Una delle figure simbolo della sinistra progressista a stelle e strisce e delle battaglie per i diritti delle minoranze ha preso le distanze dalla stagione più radicale della cultura “woke”. Ospite il 9 agosto di This Week sulla Abc, Alexandria Ocasio-Cortez, deputata democratica di New York, ha ripreso una formula utilizzata da un consigliere comunale della Grande mela: “Woke one was crazy“, la Woke 1.0 – quella degli albori – era folle. Ma, nello stesso tempo, ha difeso quella stagione da una condanna senza appello: le discussioni che si aprirono allora, dice, furono “molto produttive“.

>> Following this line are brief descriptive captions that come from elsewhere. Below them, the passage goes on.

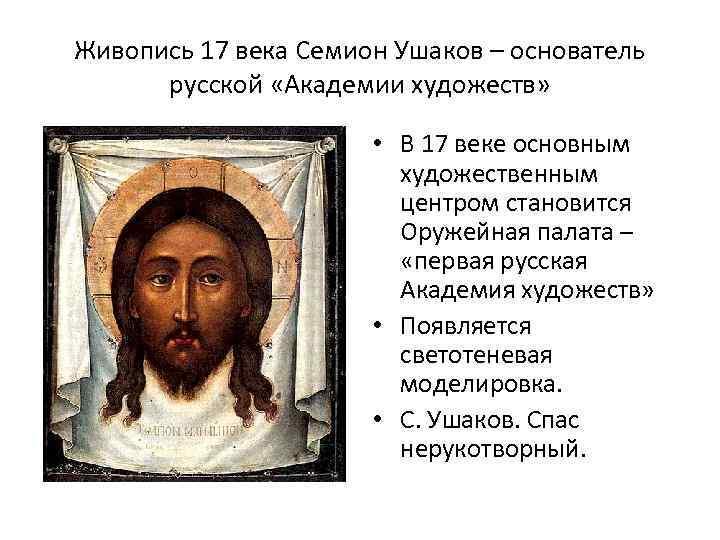 Живопись 17 века Семион Ушаков – основатель русской «Академии художеств» • В 17 веке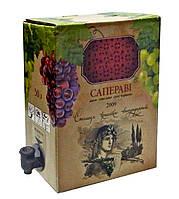 Коробка 5 л картонная Bag in Box (Бэг ин бокс) с вашим рисунком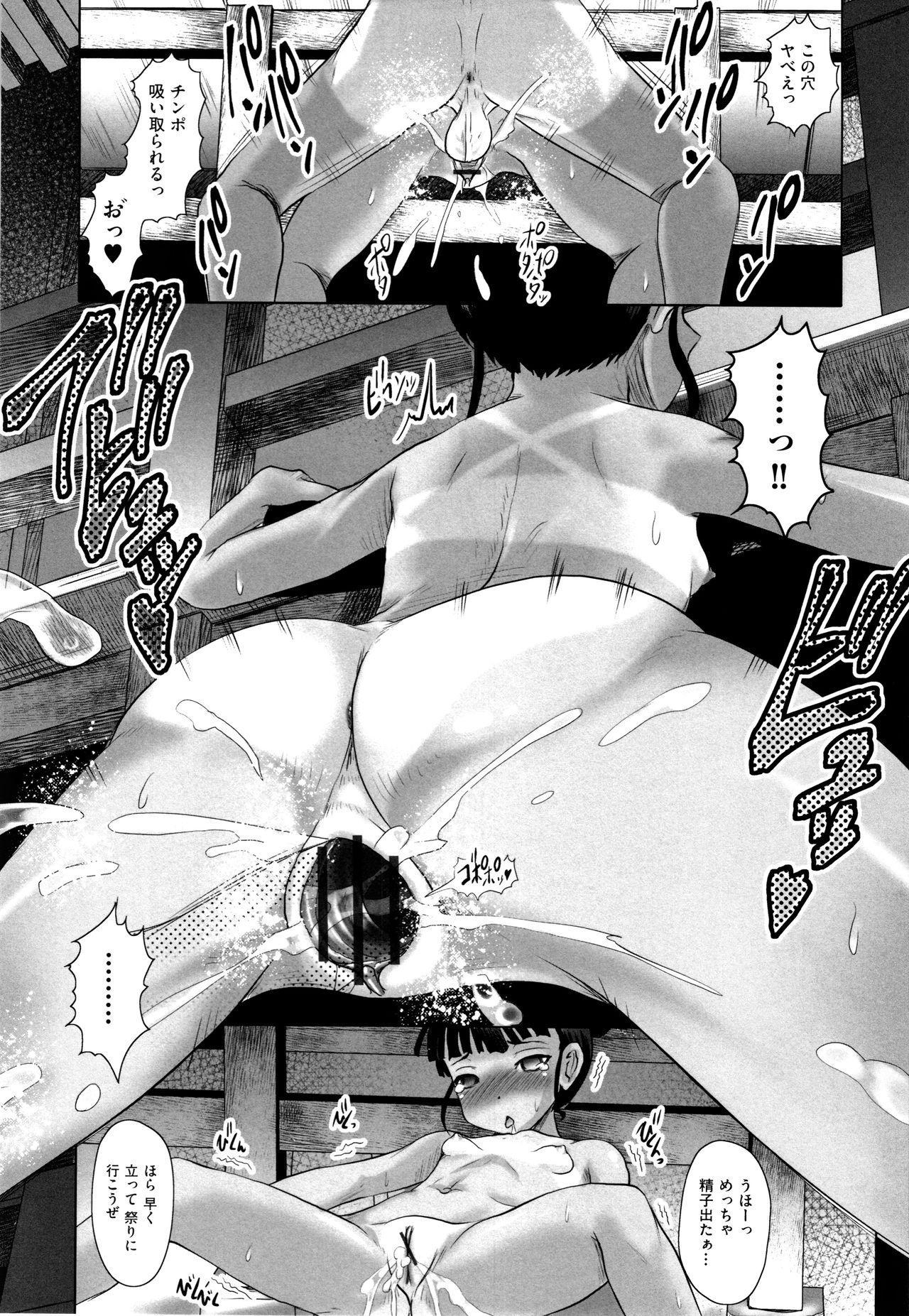Shoujo Kumikyoku 7 183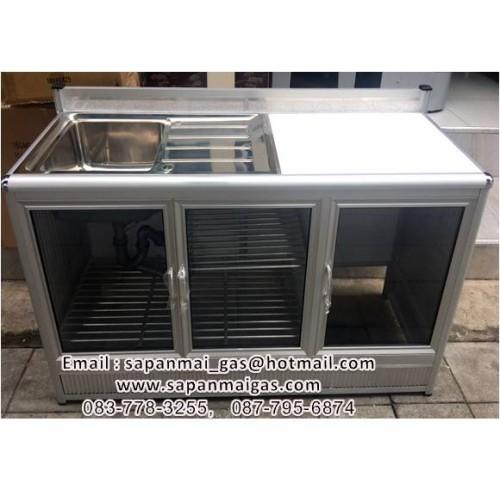 ตู้ซิ้งค์ล้างจาน 1 หลุม ด้านข้างปูกระเบื้อง พร้อม เก็บถังแก๊ส ขนาด 1.5 ม.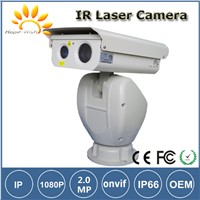 2km night vision  PTZ IR Laser security Camera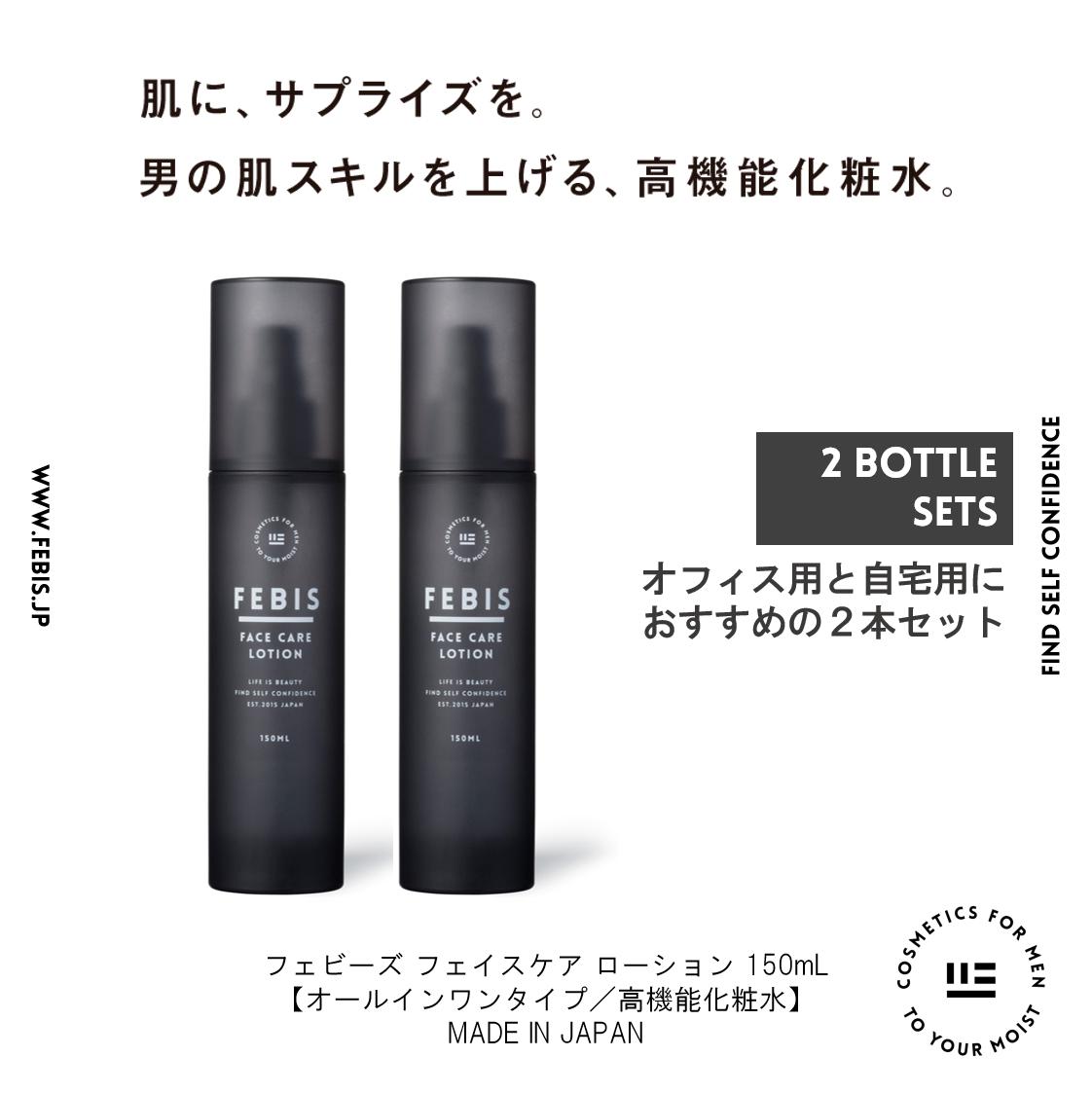 【2本セット】フェイスケア ローション/150mL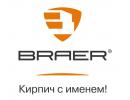 Braer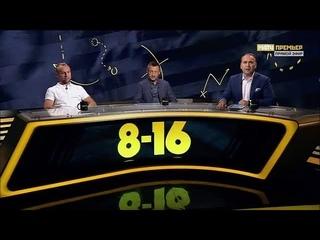 «8-16»: Андрей Тихонов, Денис Глушаков. Выпуск от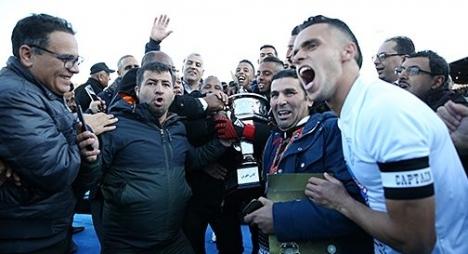 كأس العرش.. الاتحاد البيضاوي يحرز لقبه الأول على حساب حسنية أكادير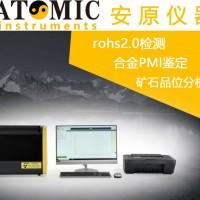 符合rohs标准安原仪器手持光谱仪X荧光光谱仪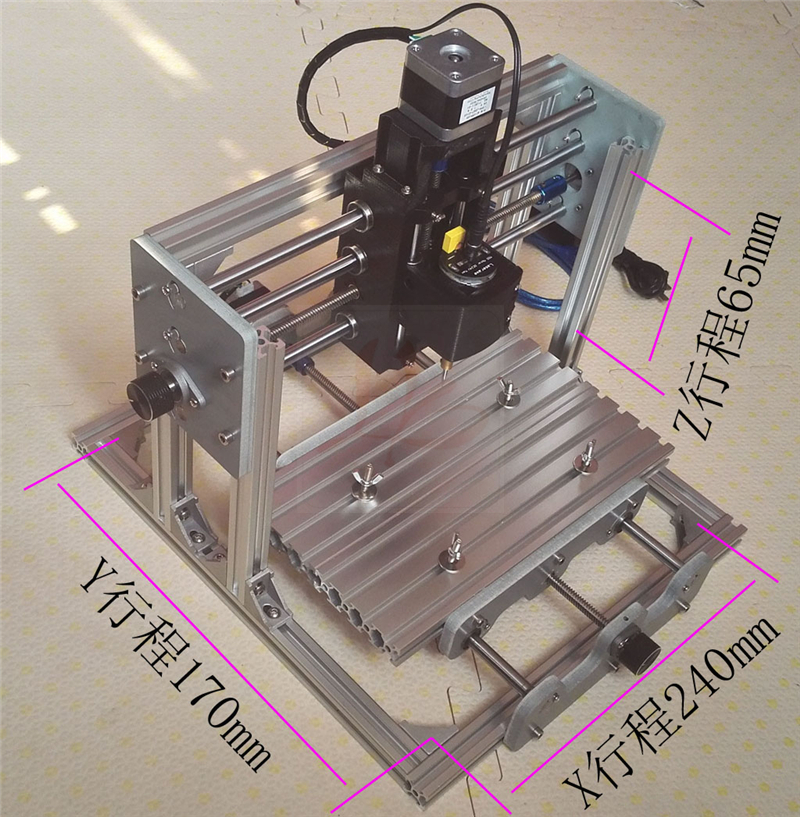 DIY CNC router 2417 + 2500mw laser engraving machine for wood, plastic, acrylic, PCB CCL, free duty to Russia cnc 1610 with er11 diy cnc engraving machine mini pcb milling machine wood carving machine cnc router cnc1610 best toys gifts
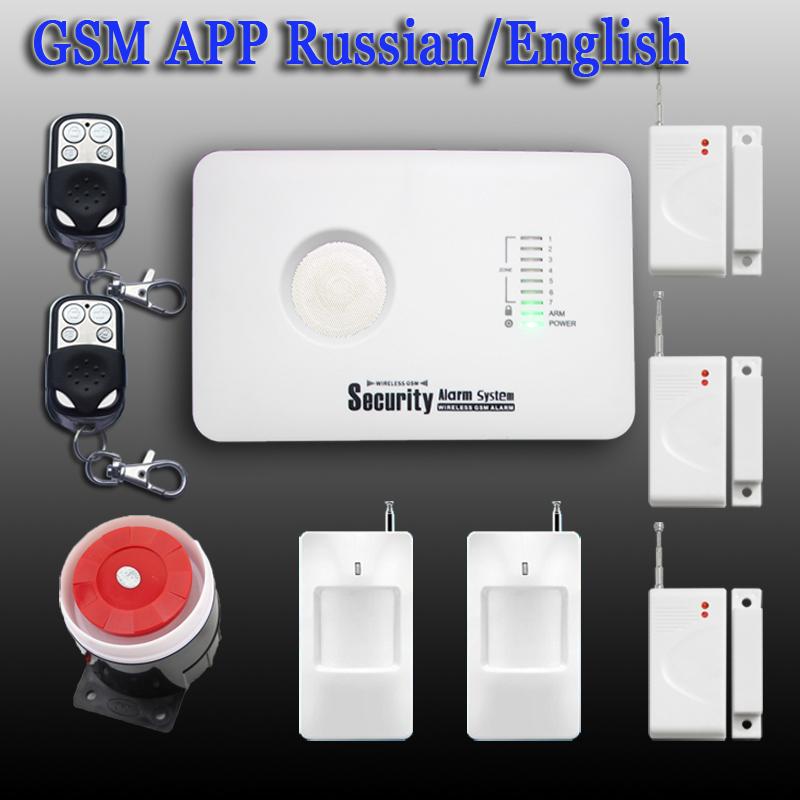 Diy Home Security Alarm G 100 Alarm System Fire Alarm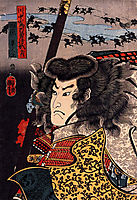 Hara Hayato no Sho holding a spear, kuniyoshi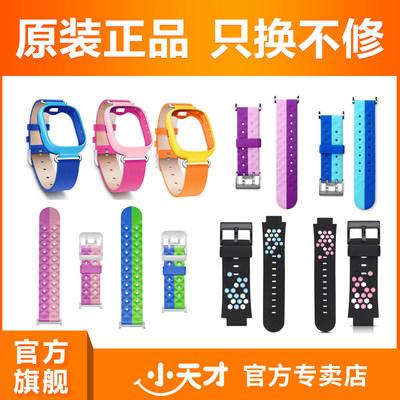原装正品小天才电话手表表带y01y02y03z1z2z3z5表带第二三五六代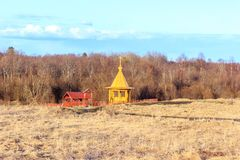 Wiosny ` Tsaritsyn klucza well ` blisko Tolvuya wioski Obrazy Royalty Free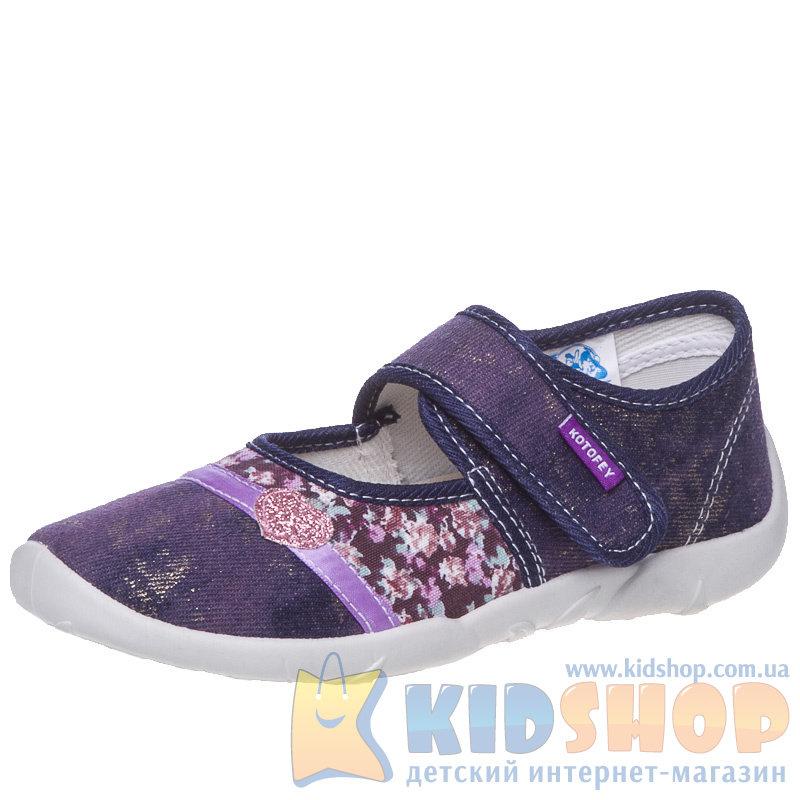 Купить Текстильна взуття Котофей 431033-71 в Киеве по цене 325 грн ... 799f0dee4f86d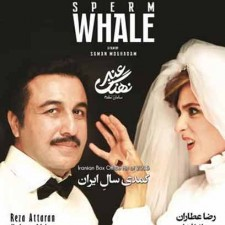 دانلود فیلم ایرانی نهنگ عنبر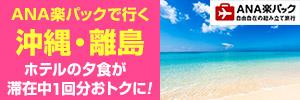 ANA楽パック夏旅キャンペーン2020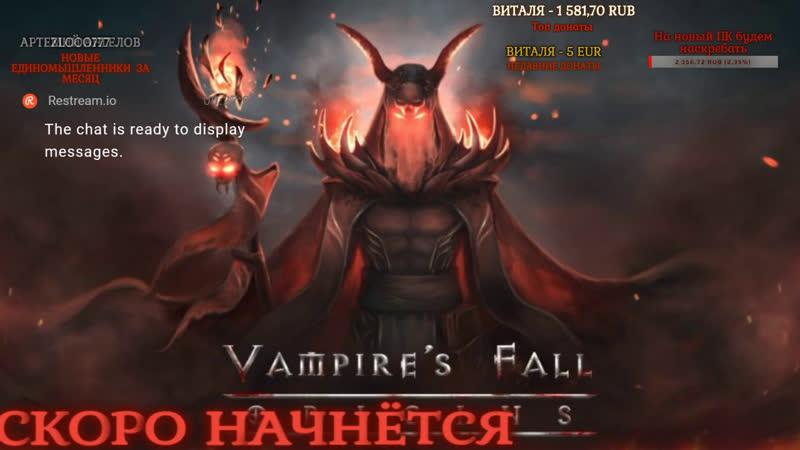 Vampire's Fall Origins 4 ПОЧЕМУ СЛУЧАЙНЫЕ СВЯЗИ ОПАСНЫ ДЛЯ ВАМПИРА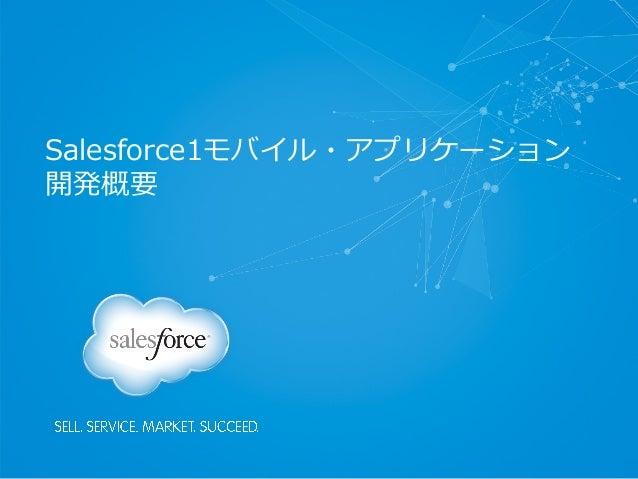 Salesforce1モバイル・アプリケーション 開発概要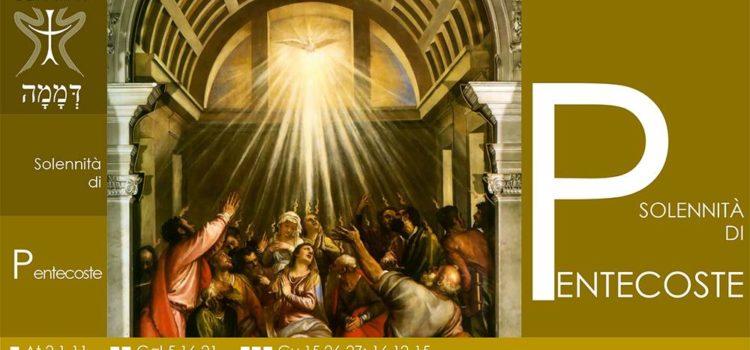 31 Maggio '20 – Solennità di Pentecoste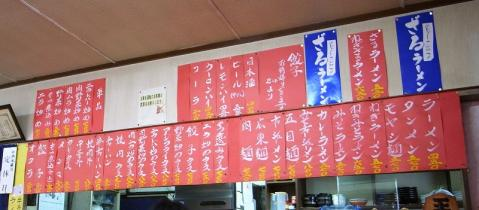 2011-04-22 福よし 003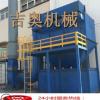 邢台单机脉冲布袋除尘器生产厂家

Il tema emerge quando il conduttore Jonathan Karl le chiede delle posizioni sostenute in passato da Francesca Hong, candidata democratica socialista alla carica di governatore del Wisconsin, che aveva parlato dell’abolizione della polizia e delle carceri e aveva sostenuto posizioni radicali che poi aveva abbandonato. Hong, osserva Karl, si è allontanata da quelle dichiarazioni. Ocasio-Cortez concorda: “Giusto, se n’è allontanata”. A quel punto Ocasio-Cortez introduce il riferimento al “Woke 1.0”: “Ho un consigliere comunale che dice che il Woke 1 era folle“. Il conduttore la ripete – “Woke one was crazy” – Ocasio-Cortez non lo corregge e puntualizza: “Credo che l’importante sia valutare ciò che un candidato sta dicendo in questo momento“.